This requires equipment able to process all the traffic on network links at 10 and 40 Gigabit-per-second (Gbps), and with next-generation equipment at 100Gbps. "This is where you do more than look at the packet header and make a switching decision," says Wells.
Software-defined networking
Operators and content service providers are interested in SDN due to its promise to deliver greater efficiencies and control in how they use their switches and routers in the data centre and network. With SDN, operators can add their own intelligence to tailor how traffic is routed in their networks.
In the data centre, a provider may be managing a huge number of servers running virtualised applications. "The management of the servers and applications is clever enough to optimise where it moves virtual machines and where it puts particular applications," says Wells. "You want to be able to optimise how the traffic flows through the network to get to those servers in the same way you are optimising the rest of the infrastructure."
Without OpenFlow, operators depend on routing protocols that come with existing switches and routers. "It works but it won't necessarily take the most efficient route through the network," says Wells.
OpenFlow lets operators orchestrate from the highest level of the infrastructure where applications reside, map the flows that go to them, determine their encapsulation and the capacity they have. "The service can be put in a tunnel, for example, and have resource allocated to it so that you know it is not going to be contended with," says Wells, guaranteeing services to customers.
"What OpenFlow does is let you control the hardware that is handling the traffic in the network," says Wells. "The value to the end customer is what they can do with that, in conjunction with other things they are doing."
Operators are also interested in using OpenFlow in the wide area network. "The attraction of OpenFlow is in the core and the edge [of the network] but it is the edge that is the starting point," says Wells.
OpenFlow demonstration
Netronome's OpenFlow demonstration used an NFP-3240 on a PCI Express (PCIe) card to run OpenFlow while other Netronome software runs on the host server in which the card resides.
The NFP-3240 classifies the traffic and implements the actions to be taken on the flows. The software on the host exposes the OpenFlow application programming interface (API) enabling the OpenFlow controller, the equipment that oversees how traffic is handled, to address the NFP device and influence how flows are processed.
Early OpenFlow implementations are based on Ethernet switch chips that interface to a CPU that provides the OpenFlow API. However, the Ethernet chips support the OpenFlow 1.1.0 specification and have limited-sized look-up tables with 98, 64k or 100k entries, says Wells.
The OpenFlow controller can write to the table and dictate how traffic is handled, but its size is limited. "That is a starting point and is useful," says Wells. "But to really do SDN, you need hardware platforms that can handle many more flows than these switches."
* * * * * * *
Given task A:
Write out the part of the OpenFlow article starting with "Without OpenFlow, operators" and going on through "services to customers.".
Given task B:
Put this sentence from the OpenFlow article into Spanish: "Operators are also interested in using OpenFlow in the wide area network."
The rows have no connection to the OpenFlow article.
* * * * * * *
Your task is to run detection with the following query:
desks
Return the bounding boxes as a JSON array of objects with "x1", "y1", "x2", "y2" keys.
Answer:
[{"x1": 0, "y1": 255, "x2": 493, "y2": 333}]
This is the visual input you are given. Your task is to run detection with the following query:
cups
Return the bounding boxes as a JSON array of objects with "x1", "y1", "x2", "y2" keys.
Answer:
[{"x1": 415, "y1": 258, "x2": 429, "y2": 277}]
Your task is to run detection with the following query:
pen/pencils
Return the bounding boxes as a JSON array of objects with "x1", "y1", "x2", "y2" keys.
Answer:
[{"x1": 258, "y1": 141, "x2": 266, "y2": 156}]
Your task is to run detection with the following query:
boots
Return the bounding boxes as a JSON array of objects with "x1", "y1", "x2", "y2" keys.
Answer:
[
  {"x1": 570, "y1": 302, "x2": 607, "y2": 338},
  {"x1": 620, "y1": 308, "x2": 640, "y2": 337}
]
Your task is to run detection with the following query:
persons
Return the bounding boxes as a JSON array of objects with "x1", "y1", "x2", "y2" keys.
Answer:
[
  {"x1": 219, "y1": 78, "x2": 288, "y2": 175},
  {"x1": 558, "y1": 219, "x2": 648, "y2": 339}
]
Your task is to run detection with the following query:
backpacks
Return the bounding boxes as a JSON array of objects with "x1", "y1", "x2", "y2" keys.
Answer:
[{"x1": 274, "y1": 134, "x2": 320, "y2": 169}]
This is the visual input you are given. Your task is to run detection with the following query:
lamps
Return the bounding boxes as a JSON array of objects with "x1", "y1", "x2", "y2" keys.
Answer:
* * * * * * *
Exercise answer A:
Without OpenFlow, operators depend on routing protocols that come with existing switches and routers. "It works but it won't necessarily take the most efficient route through the network," says Wells.
OpenFlow lets operators orchestrate from the highest level of the infrastructure where applications reside, map the flows that go to them, determine their encapsulation and the capacity they have. "The service can be put in a tunnel, for example, and have resource allocated to it so that you know it is not going to be contended with," says Wells, guaranteeing services to customers.

Exercise answer B:
Los operadores también están interesados en usar OpenFlow en la red de área amplia.